Prince George photographers 'creating security risk'


Kensington Palace has accused paparazzi photographers of harassing Prince George, saying the royal toddler had become their "number one target" and accusing them of going to "extreme lengths" to get pictures of him.

In an unusually strongly-worded open letter, Jason Knauf, the communications secretary of the Duke and Duchess of Cambridge, said the tactics used by some photographers were creating a "very real security risk".

Scotland Yard echoed complaints that covert photographers pose a security threat and warned they could be putting themselves at risk from armed intervention at a time when officers are at a "heightened level of readiness".

The palace's hard-hitting letter detailed a series of incidents involving paparazzi, such as using children to draw Prince George into view in playgrounds and an incident last week when a photographer set up a "hide" in his car with sheets and supplies of food and drink as he staked out a play area.

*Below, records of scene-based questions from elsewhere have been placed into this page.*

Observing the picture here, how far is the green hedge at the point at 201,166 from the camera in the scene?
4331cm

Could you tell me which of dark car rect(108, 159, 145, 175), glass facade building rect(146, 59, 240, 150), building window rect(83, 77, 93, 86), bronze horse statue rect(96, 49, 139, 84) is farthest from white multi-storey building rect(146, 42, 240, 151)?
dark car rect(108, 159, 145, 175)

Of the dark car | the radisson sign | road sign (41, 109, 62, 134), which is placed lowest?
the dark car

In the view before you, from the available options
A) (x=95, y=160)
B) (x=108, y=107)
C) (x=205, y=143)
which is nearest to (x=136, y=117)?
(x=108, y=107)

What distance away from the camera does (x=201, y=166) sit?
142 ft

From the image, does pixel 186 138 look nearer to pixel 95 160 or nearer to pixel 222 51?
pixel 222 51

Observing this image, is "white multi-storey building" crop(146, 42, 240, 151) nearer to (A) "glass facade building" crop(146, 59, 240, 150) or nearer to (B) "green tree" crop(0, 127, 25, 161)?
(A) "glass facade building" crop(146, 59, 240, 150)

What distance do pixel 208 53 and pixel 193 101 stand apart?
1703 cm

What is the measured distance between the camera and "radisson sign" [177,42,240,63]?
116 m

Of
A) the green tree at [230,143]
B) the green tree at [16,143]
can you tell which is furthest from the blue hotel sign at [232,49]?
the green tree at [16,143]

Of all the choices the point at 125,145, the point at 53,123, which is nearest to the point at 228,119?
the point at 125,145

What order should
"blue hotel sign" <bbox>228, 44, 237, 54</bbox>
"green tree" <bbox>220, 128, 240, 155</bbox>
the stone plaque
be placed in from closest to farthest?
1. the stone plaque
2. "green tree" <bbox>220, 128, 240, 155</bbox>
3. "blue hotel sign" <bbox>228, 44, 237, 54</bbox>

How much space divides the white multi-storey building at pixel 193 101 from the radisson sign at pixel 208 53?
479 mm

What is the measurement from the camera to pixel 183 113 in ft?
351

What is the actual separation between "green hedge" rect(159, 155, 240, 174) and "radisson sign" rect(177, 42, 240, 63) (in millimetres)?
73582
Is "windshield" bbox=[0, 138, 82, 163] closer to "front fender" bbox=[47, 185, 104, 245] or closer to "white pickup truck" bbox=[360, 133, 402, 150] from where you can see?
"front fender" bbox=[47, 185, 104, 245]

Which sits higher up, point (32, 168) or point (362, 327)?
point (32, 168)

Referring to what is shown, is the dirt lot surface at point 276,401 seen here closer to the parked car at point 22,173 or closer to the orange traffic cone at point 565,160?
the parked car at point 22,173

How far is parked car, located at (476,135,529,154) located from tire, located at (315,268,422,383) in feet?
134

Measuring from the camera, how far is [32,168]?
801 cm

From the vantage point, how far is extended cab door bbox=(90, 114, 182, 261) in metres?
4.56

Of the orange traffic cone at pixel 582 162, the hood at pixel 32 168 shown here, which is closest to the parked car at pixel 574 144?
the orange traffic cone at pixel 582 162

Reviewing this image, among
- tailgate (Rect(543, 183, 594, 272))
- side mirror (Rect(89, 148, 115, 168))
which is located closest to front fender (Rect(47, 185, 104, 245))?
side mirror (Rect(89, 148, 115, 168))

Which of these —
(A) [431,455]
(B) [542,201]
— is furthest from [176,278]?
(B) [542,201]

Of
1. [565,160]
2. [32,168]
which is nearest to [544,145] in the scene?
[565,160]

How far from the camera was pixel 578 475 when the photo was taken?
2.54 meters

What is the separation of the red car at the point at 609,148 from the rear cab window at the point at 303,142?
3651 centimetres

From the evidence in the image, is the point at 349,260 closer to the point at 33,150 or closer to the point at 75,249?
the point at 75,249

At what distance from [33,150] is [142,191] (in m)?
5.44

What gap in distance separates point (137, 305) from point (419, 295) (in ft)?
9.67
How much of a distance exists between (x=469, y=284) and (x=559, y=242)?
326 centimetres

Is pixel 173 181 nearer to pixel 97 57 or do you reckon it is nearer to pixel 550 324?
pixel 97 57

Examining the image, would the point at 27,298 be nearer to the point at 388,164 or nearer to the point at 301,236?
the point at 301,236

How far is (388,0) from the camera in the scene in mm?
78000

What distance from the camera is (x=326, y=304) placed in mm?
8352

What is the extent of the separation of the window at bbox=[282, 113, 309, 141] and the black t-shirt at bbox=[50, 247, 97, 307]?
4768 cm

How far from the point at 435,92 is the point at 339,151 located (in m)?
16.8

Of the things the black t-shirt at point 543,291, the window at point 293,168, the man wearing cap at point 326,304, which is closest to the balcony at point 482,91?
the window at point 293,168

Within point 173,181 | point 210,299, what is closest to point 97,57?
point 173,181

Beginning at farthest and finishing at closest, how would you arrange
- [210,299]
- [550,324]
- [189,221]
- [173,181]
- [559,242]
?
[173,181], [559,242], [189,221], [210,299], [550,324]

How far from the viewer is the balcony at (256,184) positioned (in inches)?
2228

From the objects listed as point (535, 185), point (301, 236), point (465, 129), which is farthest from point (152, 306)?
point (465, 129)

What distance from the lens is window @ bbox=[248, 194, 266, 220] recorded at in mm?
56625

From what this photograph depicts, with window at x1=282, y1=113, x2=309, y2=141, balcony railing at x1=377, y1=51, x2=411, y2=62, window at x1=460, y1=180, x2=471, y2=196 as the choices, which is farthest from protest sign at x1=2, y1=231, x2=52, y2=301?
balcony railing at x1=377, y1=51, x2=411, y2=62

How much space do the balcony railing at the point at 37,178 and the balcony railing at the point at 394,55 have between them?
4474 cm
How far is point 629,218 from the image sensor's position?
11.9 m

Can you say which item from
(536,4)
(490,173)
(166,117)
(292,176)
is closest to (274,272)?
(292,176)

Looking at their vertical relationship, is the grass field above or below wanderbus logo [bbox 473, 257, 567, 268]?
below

The actions of photographers had left William and Kate "concerned about their ability to provide a childhood for Prince George and Princess Charlotte that is free from harassment and surveillance".

Other incidents included:

:: photographers pursuing cars leaving family homes

:: surveillance of the Berkshire home of the duchess's parents, Carole and Michael Middleton

:: hiding in dunes to take photos of Prince George playing with his grandmother

:: hiding on private property in fields and woodland around the duke and duchess's home in Norfolk

In the letter, Mr Knauf said: "It is of course upsetting that such tactics - reminiscent as they are of past surveillance by groups intent on doing more than capturing images - are being deployed to profit from the image of a two-year-old boy.

"In a heightened security environment, such tactics are a risk to all involved.

"The worry is that it will not always be possible to quickly distinguish between someone taking photos and someone intending to do more immediate harm."

Meanwhile, Scotland Yard warned photographers that they face putting themselves in danger at a time when the national security threat level from international terrorism is severe.

A statement said: "The covert actions of photographers have at times caused concerns during police protection operations when they have been considered a possible security threat."

It continued: "Photographers are potentially putting themselves at risk from armed intervention where our armed officers perceive a risk to the personal safety of their principal, the public and themselves.

"When assessing potential threats, armed officers have to make split-second decisions regarding their use of force in order to protect their principals, the public and their colleagues.

"Whilst the majority of photographers work responsibly, we would ask those that choose to use covert tactics to consider their actions in light of this potential risk."